§ QUESTIONS TO ANSWER:
- a) Return each line of the records that contains the string "Toyota", matching its case exactly.
- b) Continue the forum thread about rolling updates with Terraform on AWS, picking up after its last message.

Fork me on GitHub
#aws
<
2022-06-11
>
Martynas Maciulevičius05:06:09

If I use terraform and I want to do rolling update of my container (no downtime). Should I use this monstrosity (tutorial shows cloud formation but I also have found one for kubernetes some time ago): https://github.com/souzaxx/Rolling-Update-Terraform/blob/master/main.tf#L18 This is the source but it contains too many stupid memes: https://dev.to/souzaxx/rolling-update-ec2-with-terraform-13bf Yes, I understand that I can't restart my instances one by one directly from terraform. But then is there a better way than to inline a bunch of configs? For instance this tutorial says that I can use create_before_destroy: https://medium.com/inspiredbrilliance/rolling-deployment-with-terraform-on-aws-6a0d1587c82c But then what if my container doesn't start immediately? What if it starts after... 1 minute...? This second tutorial also has Load balancer health check that's based on ELB. Will it make it so that there won't be downtime if I would configure it correctly? Or does it mean that I should use CF or ECS/EKS to handle my rolling upgrade? I also want to use Docker and not learn Ansible.

Max13:06:27

I've never managed instances directly from terraform. I always manage an auto scaling group and let it manage instances instead. Then you can use all the baked in update strategies, and if all else fails, kill them and let them respawn one by one yourself

Martynas Maciulevičius13:06:17

I found that I can specify the scaling group from terraform and do rolling deployment. The guide said that it will recreate the scaling group but I'm neither sure what it means nor the guide said that it will destroy running instances. Probably it matters when it fails to deploy and then the currently running instances shouldn't drain. Source: https://medium.com/inspiredbrilliance/rolling-deployment-with-terraform-on-aws-6a0d1587c82c

Max13:06:57

It depends whether the symbol in the plan is or +/-. +/- means it'll destroy and recreate the ASG and all its instances, if this happens, make sure you haven't messed up your tf change. means you're changing the group configuration in place, instances will get the updated config when they are replaced, which happens either when you kick them or die for any other reason

Martynas Maciulevičius13:06:26

create_before_destroy = true is this what your symbol means?

§ EXERCISE MATERIALS:
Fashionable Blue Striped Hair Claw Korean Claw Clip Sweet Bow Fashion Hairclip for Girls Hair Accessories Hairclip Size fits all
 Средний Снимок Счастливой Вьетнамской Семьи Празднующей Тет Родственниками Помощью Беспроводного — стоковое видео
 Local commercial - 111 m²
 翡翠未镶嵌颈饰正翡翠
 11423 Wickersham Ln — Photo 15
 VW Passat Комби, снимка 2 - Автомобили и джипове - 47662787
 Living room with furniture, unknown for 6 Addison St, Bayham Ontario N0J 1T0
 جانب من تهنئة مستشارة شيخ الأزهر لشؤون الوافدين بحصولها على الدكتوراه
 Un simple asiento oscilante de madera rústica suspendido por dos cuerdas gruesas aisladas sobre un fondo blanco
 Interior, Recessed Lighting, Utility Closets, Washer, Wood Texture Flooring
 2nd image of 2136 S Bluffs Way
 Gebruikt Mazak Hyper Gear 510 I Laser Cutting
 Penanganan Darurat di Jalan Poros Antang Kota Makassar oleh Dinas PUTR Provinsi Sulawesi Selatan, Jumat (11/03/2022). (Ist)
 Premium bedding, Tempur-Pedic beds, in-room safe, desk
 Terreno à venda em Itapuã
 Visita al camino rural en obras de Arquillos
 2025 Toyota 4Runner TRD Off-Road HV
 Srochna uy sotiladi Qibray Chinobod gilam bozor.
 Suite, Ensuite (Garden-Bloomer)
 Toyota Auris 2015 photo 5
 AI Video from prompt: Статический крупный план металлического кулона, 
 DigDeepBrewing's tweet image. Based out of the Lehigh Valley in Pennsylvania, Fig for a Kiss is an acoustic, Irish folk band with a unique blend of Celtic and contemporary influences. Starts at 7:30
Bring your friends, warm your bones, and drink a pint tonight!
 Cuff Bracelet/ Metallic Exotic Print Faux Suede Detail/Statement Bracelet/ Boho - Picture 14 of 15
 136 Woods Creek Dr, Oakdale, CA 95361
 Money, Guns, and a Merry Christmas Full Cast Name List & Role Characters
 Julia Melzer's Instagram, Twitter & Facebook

§ RESULTS FOR THE EXERCISE:
- a)
 2025 Toyota 4Runner TRD Off-Road HV
 Toyota Auris 2015 photo 5

- b)
Max13:06:37

Another way to do it if your ASG is behind a load balancer is to create a whole new ASG, let it fill up, then tear down the old one. I think that's Netflix's model

Max13:06:31

In general I prefer not to manage deployments in terraform. I only manage the stuff that doesn't change and manage deployments from somewhere else

Martynas Maciulevičius13:06:41

So probably this example is what you told about Netflix's model: https://robmorgan.id.au/posts/rolling-deploys-on-aws-using-terraform/ > We set the waitfor_elb_capacity_ attribute of the auto scaling group, so Terraform does not prematurely terminate the current auto scaling group. Is this what you meant?

Max13:06:37

Right but that uses terraform to orchestrate the deploy which I would not do

Max13:06:06

I'd manage it from a script or codedeploy or something else, and only terraform the stuff that doesn't change

Max13:06:04

I know some people use terraform to do that but I feel like it goes against the grain with terraform’s declarative approach

Martynas Maciulevičius13:06:22

I don't yet know what I want. For me less tools and less config is currently better. I currently try to dig through 1K LOC terraform config that I found online and I want to understand how to do a basic thing. So for now for me less tools will be better. I don't want to configure code deploy and CD yet. I'll be very happy when I'll push a Docker image to deploy without getting into packer.

Max13:06:46

Stepping back a little, what are you trying to accomplish?

Martynas Maciulevičius13:06:46

I tried to understand what level of abstraction I should use for my deployment of stateful backend(s). I can run a single back-end on Heroku right now but I'll want to run multiple instances of the same back-end for redundancy (well it's stateful and I'll have a consensus protocol). This is why I want to have rolling deployments. So I'll go with ECS and Fargate for now (nothing is more constant than temporary, yes). Currently I want to run one docker container instance in one scaling group that I can reach from internets. The most basic thing but with the "scalability" knob. And the difference between this and Heroku is that the instance can see its peers. This is important.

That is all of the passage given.